I completed this book in the first half of 1997. In a rapidly emerging and changing field, a certain part of the material is likely to be out of date soon. I tried to avoid covering the obviously volatile too deeply and, instead, aimed at clear accounts of the underlying concepts and approaches. For concreteness, I nevertheless included many technical details. I am a co-founder of Oberon microsystems, Inc., Zurich (founded in 1993), one of the first companies to focus fully on component software. In addition to carefully introducing and comparing the main players, I frequently drew on Oberon microsystems’ products for leading-edge examples and comparison. These include the programming language Component Pascal, the BlackBox component framework and builder, and the component-oriented real-time operating system Portos with its development system Denia. The choice of these examples clearly reflects my involvement in their development, as well as my active use of several of these tools in university courses. Despite this personal bias, I aimed at a fair positioning of all the approaches I covered.

This book in its present form would not have been possible without the help of many who were willing to read early drafts and supported me with their scrutiny and richness of comments and ideas. In particular, I would like to thank Cuno Pfister, who reviewed the entire draft, some parts in several revisions, and provided numerous comments and suggestions. Daniel Duffy, Erich Gamma, Robert Griesemer, Stephan Murer, Tobias Murer, Wolfgang Pree, and Paul Roe also commented on the entire draft. Dominik Gruntz, Wolfgang Weck, and Alan Wills provided deep and important comments on selected chapters. Marc Brandis, Bert Fitié, John Gough, and Martin Odersky provided further important comments. Remaining mistakes and oversights are of course mine.

Clemens Szyperski
Brisbane, June 1997

About the contributing authors

Dominik Gruntz is professor for software architecture and design at the Northwestern Switzerland University of Applied Sciences, Aargau, Switzerland. He runs courses on distributed component software and framework design. He is a member of the enterprise computing research group and leads the mobile enterprise project. Dominik also has a lectureship at the Swiss Federal Institute of Technology (ETH) in Zurich.

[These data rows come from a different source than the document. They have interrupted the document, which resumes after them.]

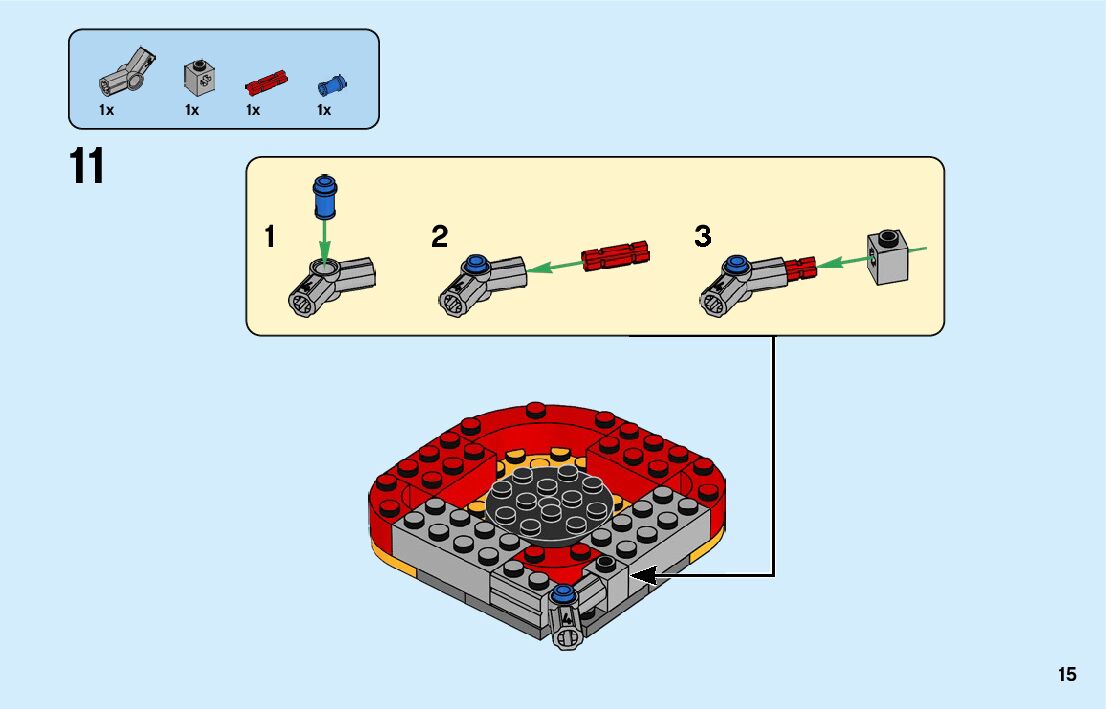 1x 1x 1x 1x

11

1

2

3

15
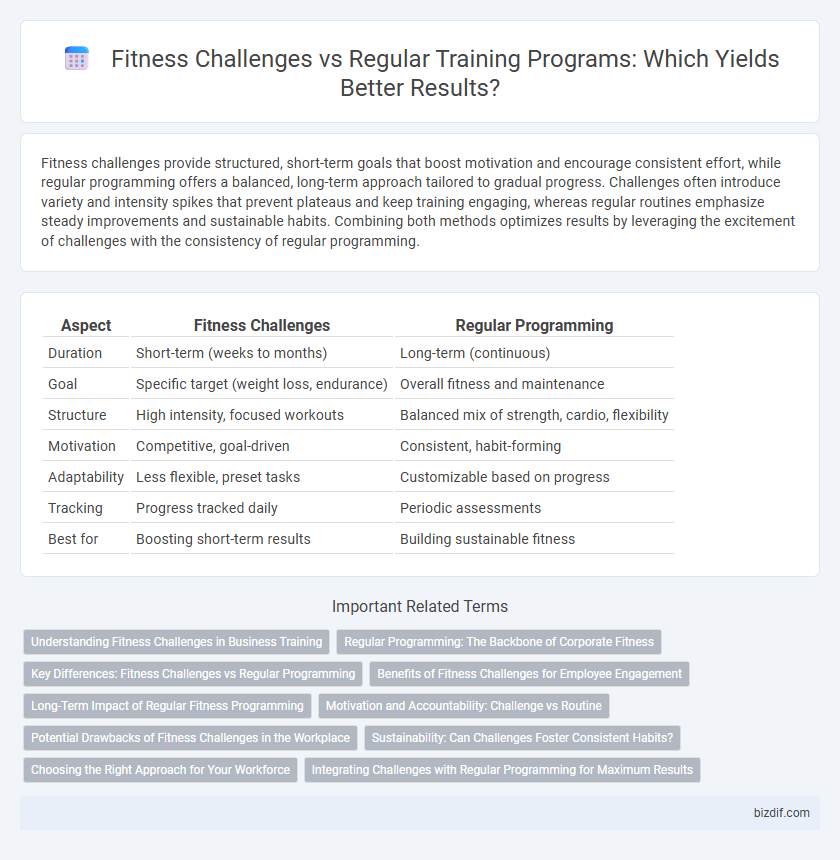 Fitness Challenges vs Regular Training Programs: Which Yields Better Results?

Fitness challenges provide structured, short-term goals that boost motivation and encourage consistent effort, while regular programming offers a balanced, long-term approach tailored to gradual progress. Challenges often introduce variety and intensity spikes that prevent plateaus and keep training engaging, whereas regular routines emphasize steady improvements and sustainable habits. Combining both methods optimizes results by leveraging the excitement of challenges with the consistency of regular programming.

| Aspect | Fitness Challenges | Regular Programming |
|---|---|---|
| Duration | Short-term (weeks to months) | Long-term (continuous) |
| Goal | Specific target (weight loss, endurance) | Overall fitness and maintenance |
| Structure | High intensity, focused workouts | Balanced mix of strength, cardio, flexibility |
| Motivation | Competitive, goal-driven | Consistent, habit-forming |
| Adaptability | Less flexible, preset tasks | Customizable based on progress |
| Tracking | Progress tracked daily | Periodic assessments |
| Best for | Boosting short-term results | Building sustainable fitness |

Important Related Terms

Understanding Fitness Challenges in Business Training
Regular Programming: The Backbone of Corporate Fitness
Key Differences: Fitness Challenges vs Regular Programming
Benefits of Fitness Challenges for Employee Engagement
Long-Term Impact of Regular Fitness Programming
Motivation and Accountability: Challenge vs Routine
Potential Drawbacks of Fitness Challenges in the Workplace
Sustainability: Can Challenges Foster Consistent Habits?
Choosing the Right Approach for Your Workforce
Integrating Challenges with Regular Programming for Maximum Results

bizdif.com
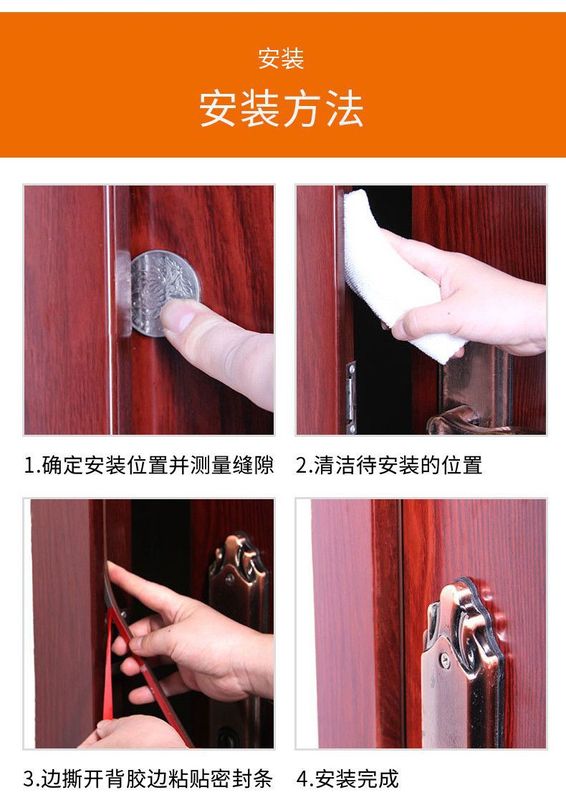 安装

安装方法

1.确定安装位置并测量缝隙

2.清洁待安装的位置

3.边撕开背胶边粘贴密封条

4.安装完成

He has deep knowledge of the Java platform (from J2ME to J2EE) and is a Sun Certified Programmer for the Java 2 Platform. He is also interested in the .NET platform and currently writing a book on C#.

From 1995 to 1999, Dominik worked at Oberon microsystems, Inc., where he contributed to the BlackBox Component Framework. He also examined the Microsoft Component Object Model (COM) and taught this technology in industry courses and at conferences.

Dominik has a masters and a Ph.D. in Computer Science from ETH Zurich.

Stephan Murer is the Chief Information Systems Architect of Crédit Suisse Financial Services, a major financial services company based in Zurich. He is responsible for the overall design of all Crédit Suisse information systems. He has been with Crédit Suisse since 1994 as head of Advanced Technologies and project manager IT Strategy, among other positions. Stephan is also a member of the investment committee of Innoventure, Crédit Suisse’s venture capital company, where he helps develop startup companies in Switzerland.

From 1992 to 1994, he was a postdoctoral researcher at the International Computer Science Institute at the University of California in Berkeley. In Berkeley, Stephan worked in Professor Jerome Feldman’s group on the Sather programming language and extensions to it for parallel computing.

In 1992, he received his Ph.D. from the Swiss Federal Institute of Technology (ETH) in Zurich. He worked on the ADAM parallel computer architecture, a project conducted at the Laboratory of Computer Engineering and Networks under the supervision of Professor Albert Kündig. In 1988 he received his degree in Computer Science from the ETH Zurich.